→ INSTRUCTIONS
1) In the forum thread about the disconnecting 3km link, what signal strength is reported for the link?
2) From the forum thread about the disconnecting 3km link, please extract the part that opens with the words containing "The link is" and closes with "short taken yesterday.".

→ SELECTED PASSAGE
3KM Link Disconecting intermitently

Hello,

I have deployed several mikrotik point to point link ranging from 1km to 28km and are all working fine, some have been working for over 4years but just deployed a 3km link recently and have been battling to get it to carry 1meg of data all to no avail.

The Details:
RB433AH at both end,
R53Hn wireless card at both side
27dbi grid antenna in use at both end
1m Low Loss Jumper cable between radio and antenna
Installation carried out at 100ft above water level at both side,
Signal Strength is -56/-58,
Configuration:
Just a simple bridge of all the interfaces,

The link is working but disconnect with the following error messages at will (see Attachment).
Screenshot.png
The problem is the link will work well for like 30min or less and disconnection and reconnection process will start during which users connection will be timing out.

I have tried the following:
I have changed the board to RB411, Cards to R52, no solution.
Have tried all frequency starting from 5180 - 5805 all the same. the above is the snap short taken yesterday.

help is needed urgently please.

There seems to be several users experiencing this problem. Some users get
lost connection: no beacons received
or
lost connection: not polled for too long
or
lost connection: medium access timeout

These errors appear to be associated with the beacon packets (or lack of beacon packets), not with a loss of signal or noise. I am working with Mikrotik support to correct the beacon packet problem now.

You might want to generate a supout.rif and email it to support(at)mikrotik.com with an explanation of the problem. So far, they are having a bit of a challenge believing me. :confused:

SurferTim

I will send support.rif to mikrotik right away, it just that they hardly respond to issues like these on time especially if they know that the problem is from them. Until they get a fix, they will not respond.

→ DATA SUPPLIED

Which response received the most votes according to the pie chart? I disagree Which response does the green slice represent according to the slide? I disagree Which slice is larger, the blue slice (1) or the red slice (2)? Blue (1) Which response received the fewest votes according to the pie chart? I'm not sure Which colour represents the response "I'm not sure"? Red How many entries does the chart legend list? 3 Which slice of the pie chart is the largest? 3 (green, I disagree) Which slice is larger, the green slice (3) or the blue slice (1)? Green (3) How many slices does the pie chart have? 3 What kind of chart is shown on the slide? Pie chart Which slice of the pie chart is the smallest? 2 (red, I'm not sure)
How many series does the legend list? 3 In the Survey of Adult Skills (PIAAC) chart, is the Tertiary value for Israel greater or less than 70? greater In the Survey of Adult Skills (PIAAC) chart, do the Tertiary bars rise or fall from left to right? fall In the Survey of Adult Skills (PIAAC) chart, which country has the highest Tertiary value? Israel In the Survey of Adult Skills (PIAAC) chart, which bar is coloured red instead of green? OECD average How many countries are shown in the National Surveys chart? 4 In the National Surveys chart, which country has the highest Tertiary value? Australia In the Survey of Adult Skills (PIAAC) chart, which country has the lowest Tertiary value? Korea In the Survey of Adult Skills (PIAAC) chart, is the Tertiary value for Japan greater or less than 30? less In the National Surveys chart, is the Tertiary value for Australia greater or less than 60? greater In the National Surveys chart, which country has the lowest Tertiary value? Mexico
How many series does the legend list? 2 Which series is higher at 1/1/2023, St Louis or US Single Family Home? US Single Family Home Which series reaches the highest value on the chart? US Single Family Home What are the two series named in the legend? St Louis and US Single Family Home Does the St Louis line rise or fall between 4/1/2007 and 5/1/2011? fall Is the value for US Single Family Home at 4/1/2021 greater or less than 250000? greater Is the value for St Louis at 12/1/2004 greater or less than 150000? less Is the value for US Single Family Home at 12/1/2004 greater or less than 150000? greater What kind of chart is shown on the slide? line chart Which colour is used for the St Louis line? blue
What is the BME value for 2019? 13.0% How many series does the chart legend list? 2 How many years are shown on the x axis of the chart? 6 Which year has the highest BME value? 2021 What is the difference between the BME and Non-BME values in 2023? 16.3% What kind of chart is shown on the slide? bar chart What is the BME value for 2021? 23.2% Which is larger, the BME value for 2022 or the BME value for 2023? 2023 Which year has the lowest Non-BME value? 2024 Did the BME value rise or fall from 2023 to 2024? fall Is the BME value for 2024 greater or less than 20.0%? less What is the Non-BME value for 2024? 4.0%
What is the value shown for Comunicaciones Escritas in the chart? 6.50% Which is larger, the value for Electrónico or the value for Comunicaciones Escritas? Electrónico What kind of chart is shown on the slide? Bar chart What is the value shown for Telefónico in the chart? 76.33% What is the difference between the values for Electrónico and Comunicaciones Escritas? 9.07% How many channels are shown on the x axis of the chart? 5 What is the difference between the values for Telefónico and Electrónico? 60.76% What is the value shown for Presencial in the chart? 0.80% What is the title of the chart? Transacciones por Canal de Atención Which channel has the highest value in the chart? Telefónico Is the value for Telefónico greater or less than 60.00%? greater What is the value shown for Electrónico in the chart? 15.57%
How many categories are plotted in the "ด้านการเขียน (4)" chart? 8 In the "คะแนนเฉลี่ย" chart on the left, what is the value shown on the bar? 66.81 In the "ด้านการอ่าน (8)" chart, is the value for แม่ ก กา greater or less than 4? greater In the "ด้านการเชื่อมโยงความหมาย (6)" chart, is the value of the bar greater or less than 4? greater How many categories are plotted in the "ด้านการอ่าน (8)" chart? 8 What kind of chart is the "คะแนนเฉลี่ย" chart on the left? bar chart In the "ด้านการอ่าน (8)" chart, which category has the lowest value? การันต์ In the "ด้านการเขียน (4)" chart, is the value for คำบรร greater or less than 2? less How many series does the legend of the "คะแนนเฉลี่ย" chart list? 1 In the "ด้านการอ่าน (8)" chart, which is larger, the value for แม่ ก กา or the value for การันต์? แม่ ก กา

→ ACTIVITY ANSWERS
1) The signal strength is -56/-58.

2)
The link is working but disconnect with the following error messages at will (see Attachment).
Screenshot.png
The problem is the link will work well for like 30min or less and disconnection and reconnection process will start during which users connection will be timing out.

I have tried the following:
I have changed the board to RB411, Cards to R52, no solution.
Have tried all frequency starting from 5180 - 5805 all the same. the above is the snap short taken yesterday.